# Cat tree/condo for a fluffy cat?



## purr machine (Dec 17, 2012)

I am looking to get a cat tree for my fluffy ragdoll kitten. He is now 12 weeks old, and already quite long haired. He hates blankets and warm blankety surfaces. He prefers to sleep on cooler surfaces, such as leather, shopping bags.. If he is sleeping on a carpet, he will lean against a leather couch or stainless steel lamp base. 
I went to major pet stores and found that cat trees are mostly made of carpet and other soft blanket-like materials. I think this cat would hate it, as he doesn't like being warm.. How do other owners of fluffy cats deal with it? Is there a type of cat tree without carpet all over the sitting/sleeping surfaces?


----------



## Mitts & Tess (Sep 4, 2004)

Modern Cat had wood, chic designs but pricey. 

Cat trees are great tools for a cats entertainment and keeping variety in their lives. Put them by a window so they have a view of the outdoor world. Great for climbing and scratching. Cats love height too.

I hate the look of cat trees so mine is on a screened in porch and is used day and night! I dont think the warm factor would be an issue.


----------



## yingying (Jul 19, 2011)

I have fluffy cats all my life (Birman, Siberian, Persian) and none of them have issue with carpet or seems to favor cooler surface. I have hard-wood floor at home and one of my cats favorite spot is the small carpet at the entrance :lol:

There are a lot of wood cat condo you can buy. They are usually more expensive than the carpeted one. One of our forum member bought this tree a few months ago, and she likes it
Amazon.com: Sebastian Modern Cat Tree in White: Pet Supplies

We also have a Bengal owner on this forum who DIY a cat tree using an old bookshelf/utility shelf. And I think this cat tree looks very sassy 
The Refined Feline 69" The Lotus Cat Tree in Espresso | Wayfair


----------



## Susan (Mar 29, 2010)

My Muffs is a Ragdoll, and when she was a kitten, she too would always prefer cool, hard surfaces. She would sleep on the ceramic tile, next to the rug, but not on the rug. She hated blankets and anything soft. I had a large round wicker basket with a pillow inside. If I took the pillow out, she would sleep on the hard wicker, but she refused to go in the basket if the pillow was there. 

Yet, when I bought her a carpeted tree, she loved it, and she stayed on it constantly. So, perhaps yours too might like the tree. 

As others have mentioned, you can get all wood, although you won't likely find one in a pet store and will likely need to order online. I tried doing that, only to find I couldn't get delivery to Canada (always a pain). If you're handy, your other alternative would be to make one yourself.


----------



## rightsaidfed (May 31, 2012)

I would get the carpeted cat tree as they are most cost effective then toss shopping bags onto the platforms or major lounging sections if that's what they prefer to sleep on. If you're handy with a sewing machine you could even make little slipcovers. I bet you could get fake leather or vinyl remnants at a fabric store big enough to cover the platforms on the cat tree. 

I'd leave all of the posts alone so they are encouraged to scratch. 


Sent from my iPhone using Petguide.com Free App


----------



## Katniss (Dec 29, 2012)

++++++++++

Your objective: According to the cat tree thread, what prevented the user Susan from ordering an all-wood cat tree online?

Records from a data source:
++++++++++

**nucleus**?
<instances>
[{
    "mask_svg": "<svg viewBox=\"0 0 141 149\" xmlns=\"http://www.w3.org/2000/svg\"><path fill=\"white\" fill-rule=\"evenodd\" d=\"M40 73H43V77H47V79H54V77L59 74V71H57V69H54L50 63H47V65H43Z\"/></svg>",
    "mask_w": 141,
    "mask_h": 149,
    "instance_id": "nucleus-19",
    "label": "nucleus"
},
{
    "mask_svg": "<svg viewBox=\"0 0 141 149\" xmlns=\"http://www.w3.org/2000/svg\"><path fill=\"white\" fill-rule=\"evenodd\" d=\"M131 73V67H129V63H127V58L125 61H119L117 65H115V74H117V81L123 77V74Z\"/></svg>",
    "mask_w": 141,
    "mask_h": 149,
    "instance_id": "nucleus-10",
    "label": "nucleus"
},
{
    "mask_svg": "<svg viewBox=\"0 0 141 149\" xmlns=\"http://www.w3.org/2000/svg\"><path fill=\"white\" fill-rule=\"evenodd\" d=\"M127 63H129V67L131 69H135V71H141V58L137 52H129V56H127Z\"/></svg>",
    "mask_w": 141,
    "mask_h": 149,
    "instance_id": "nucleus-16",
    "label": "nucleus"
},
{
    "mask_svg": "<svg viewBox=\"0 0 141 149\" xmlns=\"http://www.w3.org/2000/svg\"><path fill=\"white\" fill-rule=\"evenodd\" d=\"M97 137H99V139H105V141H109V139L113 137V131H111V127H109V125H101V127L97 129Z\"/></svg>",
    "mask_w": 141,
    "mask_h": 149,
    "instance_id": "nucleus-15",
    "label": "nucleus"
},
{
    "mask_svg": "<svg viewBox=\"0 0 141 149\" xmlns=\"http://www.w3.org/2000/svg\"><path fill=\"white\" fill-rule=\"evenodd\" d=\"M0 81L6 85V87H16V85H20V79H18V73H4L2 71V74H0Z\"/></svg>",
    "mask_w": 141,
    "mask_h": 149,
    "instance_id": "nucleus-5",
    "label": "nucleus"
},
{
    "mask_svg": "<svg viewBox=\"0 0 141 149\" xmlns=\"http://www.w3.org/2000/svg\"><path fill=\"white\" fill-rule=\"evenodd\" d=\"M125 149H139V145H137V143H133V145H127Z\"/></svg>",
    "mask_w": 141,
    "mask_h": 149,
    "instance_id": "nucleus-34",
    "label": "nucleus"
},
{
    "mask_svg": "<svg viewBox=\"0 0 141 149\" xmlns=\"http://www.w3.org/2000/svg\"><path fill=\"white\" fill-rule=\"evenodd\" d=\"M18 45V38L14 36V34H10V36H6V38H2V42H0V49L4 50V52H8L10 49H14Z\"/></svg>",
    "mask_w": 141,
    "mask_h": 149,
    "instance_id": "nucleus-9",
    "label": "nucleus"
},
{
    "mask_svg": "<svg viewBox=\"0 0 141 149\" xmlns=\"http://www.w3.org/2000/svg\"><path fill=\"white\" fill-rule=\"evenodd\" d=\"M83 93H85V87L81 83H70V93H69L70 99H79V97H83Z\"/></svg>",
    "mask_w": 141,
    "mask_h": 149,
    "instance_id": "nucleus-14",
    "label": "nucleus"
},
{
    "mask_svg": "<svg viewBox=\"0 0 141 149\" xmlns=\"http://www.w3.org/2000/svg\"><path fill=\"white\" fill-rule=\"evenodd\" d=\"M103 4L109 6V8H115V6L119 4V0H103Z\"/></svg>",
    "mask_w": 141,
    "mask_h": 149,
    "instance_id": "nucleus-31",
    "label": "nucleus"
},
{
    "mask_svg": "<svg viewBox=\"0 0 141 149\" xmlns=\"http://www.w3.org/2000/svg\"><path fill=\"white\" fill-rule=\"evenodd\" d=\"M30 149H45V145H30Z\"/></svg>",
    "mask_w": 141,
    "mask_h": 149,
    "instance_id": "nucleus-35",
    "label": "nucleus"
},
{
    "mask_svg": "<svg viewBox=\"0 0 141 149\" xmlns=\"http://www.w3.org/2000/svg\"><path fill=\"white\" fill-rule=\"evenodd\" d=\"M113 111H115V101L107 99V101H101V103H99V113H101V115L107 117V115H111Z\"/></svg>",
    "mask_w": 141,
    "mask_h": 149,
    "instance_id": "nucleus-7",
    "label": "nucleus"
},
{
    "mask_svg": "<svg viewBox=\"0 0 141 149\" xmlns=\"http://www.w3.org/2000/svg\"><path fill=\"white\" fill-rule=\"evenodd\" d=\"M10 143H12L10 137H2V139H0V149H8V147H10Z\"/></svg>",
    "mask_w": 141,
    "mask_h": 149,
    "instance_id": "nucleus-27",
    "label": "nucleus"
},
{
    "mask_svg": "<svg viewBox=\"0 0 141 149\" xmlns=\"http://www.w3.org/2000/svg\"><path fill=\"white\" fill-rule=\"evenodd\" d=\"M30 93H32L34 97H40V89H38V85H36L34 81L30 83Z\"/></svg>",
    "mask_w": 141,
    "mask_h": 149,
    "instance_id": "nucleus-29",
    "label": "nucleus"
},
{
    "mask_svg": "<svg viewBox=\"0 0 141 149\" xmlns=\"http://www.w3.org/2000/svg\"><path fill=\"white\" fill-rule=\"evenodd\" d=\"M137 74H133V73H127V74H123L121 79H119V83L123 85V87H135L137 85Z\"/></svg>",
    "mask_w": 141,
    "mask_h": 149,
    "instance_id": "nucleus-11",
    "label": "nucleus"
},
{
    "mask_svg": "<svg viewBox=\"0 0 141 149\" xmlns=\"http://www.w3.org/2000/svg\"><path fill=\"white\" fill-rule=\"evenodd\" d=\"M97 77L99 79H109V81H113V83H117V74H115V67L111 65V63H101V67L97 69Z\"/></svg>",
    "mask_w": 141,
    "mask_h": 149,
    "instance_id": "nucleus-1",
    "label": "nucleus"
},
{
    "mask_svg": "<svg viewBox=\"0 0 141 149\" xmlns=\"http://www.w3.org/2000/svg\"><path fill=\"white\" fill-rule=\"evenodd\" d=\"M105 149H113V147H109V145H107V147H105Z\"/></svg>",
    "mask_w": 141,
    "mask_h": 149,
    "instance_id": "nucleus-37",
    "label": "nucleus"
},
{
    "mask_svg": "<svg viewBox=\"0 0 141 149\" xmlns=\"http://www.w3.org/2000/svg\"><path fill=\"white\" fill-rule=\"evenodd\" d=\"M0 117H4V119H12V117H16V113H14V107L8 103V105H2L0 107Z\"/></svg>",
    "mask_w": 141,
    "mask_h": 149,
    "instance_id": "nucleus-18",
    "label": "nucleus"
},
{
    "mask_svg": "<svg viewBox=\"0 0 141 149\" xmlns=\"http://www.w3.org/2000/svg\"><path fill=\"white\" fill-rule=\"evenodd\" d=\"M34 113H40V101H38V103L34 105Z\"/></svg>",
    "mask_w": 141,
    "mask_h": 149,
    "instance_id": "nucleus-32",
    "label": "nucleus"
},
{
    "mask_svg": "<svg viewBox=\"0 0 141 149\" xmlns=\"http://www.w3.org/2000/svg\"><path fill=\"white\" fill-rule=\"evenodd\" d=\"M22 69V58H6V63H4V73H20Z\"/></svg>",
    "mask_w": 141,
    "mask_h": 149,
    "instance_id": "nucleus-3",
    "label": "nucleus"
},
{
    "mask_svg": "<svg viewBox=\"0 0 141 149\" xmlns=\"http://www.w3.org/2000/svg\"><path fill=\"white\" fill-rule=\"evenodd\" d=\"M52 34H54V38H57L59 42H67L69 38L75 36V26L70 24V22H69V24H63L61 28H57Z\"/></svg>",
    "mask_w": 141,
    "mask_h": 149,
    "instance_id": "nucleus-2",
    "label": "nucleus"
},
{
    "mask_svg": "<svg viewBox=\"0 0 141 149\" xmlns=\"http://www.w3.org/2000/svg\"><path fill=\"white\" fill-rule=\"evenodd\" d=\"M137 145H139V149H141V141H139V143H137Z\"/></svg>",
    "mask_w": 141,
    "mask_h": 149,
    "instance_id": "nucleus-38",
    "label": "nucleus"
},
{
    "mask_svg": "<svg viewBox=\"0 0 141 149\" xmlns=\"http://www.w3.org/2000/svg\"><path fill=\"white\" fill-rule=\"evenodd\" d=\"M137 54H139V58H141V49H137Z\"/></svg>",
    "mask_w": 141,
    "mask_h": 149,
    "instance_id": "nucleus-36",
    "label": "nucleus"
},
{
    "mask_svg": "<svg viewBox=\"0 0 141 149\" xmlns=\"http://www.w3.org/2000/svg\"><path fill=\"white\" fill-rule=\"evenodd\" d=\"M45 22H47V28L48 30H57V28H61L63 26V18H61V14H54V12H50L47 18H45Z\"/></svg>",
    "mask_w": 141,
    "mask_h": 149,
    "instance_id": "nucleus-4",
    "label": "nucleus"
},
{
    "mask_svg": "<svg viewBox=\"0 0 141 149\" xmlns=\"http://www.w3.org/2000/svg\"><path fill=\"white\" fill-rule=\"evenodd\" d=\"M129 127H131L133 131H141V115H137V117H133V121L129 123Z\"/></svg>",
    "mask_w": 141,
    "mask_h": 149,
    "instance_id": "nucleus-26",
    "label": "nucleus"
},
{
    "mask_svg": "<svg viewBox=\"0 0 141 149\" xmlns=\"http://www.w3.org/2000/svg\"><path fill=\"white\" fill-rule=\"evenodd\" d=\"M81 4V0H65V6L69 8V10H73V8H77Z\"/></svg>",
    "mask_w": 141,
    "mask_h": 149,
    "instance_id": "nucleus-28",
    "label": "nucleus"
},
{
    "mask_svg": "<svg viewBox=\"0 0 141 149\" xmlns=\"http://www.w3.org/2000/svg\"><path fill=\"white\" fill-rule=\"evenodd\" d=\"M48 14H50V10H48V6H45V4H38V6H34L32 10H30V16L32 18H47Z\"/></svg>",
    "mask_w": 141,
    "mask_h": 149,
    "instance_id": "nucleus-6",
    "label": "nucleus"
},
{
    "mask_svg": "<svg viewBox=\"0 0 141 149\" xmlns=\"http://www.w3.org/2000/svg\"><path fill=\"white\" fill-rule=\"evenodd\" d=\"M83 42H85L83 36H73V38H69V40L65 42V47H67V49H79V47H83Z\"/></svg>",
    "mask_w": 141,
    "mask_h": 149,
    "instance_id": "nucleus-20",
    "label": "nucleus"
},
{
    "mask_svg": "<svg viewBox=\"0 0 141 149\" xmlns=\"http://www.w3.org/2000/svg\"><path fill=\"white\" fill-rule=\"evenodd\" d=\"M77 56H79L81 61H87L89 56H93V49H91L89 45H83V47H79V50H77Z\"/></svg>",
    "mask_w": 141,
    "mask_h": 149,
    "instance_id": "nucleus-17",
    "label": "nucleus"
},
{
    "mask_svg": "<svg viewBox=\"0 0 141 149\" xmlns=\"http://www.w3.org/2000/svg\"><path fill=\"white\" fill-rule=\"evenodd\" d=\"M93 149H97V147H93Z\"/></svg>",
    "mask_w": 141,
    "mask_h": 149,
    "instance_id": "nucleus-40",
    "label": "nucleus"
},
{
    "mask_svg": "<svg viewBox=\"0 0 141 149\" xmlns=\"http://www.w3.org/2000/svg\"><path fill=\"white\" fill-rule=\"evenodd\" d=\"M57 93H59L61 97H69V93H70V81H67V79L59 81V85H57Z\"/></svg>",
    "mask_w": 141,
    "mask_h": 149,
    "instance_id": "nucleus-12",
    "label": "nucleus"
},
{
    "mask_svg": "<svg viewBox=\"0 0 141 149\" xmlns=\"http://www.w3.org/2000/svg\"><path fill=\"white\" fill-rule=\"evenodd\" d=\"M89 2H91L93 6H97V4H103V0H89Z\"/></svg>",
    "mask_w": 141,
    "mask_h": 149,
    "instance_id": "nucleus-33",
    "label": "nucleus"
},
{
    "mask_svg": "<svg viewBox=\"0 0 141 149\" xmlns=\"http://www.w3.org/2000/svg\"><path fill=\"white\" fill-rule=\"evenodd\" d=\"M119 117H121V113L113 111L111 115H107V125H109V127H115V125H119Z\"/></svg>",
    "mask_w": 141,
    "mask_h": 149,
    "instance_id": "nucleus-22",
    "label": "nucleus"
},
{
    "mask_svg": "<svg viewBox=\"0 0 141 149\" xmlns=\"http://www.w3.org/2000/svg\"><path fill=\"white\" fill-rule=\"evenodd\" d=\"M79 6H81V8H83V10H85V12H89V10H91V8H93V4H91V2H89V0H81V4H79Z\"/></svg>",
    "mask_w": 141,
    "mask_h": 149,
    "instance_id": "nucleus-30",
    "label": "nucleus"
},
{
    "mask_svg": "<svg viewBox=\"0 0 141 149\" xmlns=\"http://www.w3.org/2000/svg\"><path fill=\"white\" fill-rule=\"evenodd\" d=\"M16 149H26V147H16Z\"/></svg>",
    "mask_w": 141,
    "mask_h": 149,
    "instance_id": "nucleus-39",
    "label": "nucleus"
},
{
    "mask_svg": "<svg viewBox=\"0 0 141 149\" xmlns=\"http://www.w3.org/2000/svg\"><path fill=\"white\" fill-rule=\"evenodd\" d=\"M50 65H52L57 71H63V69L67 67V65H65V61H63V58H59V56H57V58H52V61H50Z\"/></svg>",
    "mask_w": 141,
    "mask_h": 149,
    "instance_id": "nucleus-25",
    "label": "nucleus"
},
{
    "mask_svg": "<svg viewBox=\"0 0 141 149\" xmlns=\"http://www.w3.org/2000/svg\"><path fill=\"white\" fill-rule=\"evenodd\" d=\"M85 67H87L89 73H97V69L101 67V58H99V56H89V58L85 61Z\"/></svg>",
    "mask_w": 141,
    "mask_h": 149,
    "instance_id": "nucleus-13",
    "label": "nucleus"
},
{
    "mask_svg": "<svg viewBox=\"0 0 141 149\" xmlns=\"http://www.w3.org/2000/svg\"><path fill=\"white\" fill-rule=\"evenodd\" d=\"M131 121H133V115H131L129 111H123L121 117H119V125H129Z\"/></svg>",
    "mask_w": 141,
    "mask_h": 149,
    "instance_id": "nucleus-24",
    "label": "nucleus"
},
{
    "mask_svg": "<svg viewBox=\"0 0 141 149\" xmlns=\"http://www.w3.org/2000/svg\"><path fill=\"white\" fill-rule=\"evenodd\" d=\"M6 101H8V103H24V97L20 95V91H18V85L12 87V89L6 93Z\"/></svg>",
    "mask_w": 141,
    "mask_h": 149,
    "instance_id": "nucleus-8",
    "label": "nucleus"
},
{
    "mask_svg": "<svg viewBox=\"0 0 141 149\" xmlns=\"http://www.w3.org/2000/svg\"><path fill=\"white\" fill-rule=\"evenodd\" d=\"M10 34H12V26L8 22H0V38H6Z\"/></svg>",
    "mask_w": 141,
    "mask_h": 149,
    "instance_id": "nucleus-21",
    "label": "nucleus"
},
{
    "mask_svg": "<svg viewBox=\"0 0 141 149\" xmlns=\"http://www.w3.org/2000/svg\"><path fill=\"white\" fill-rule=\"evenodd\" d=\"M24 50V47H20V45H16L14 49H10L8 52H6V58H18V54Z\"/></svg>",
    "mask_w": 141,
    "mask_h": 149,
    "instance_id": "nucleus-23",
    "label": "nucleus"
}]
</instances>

++++++++++

Final result: Delivery to Canada was not available.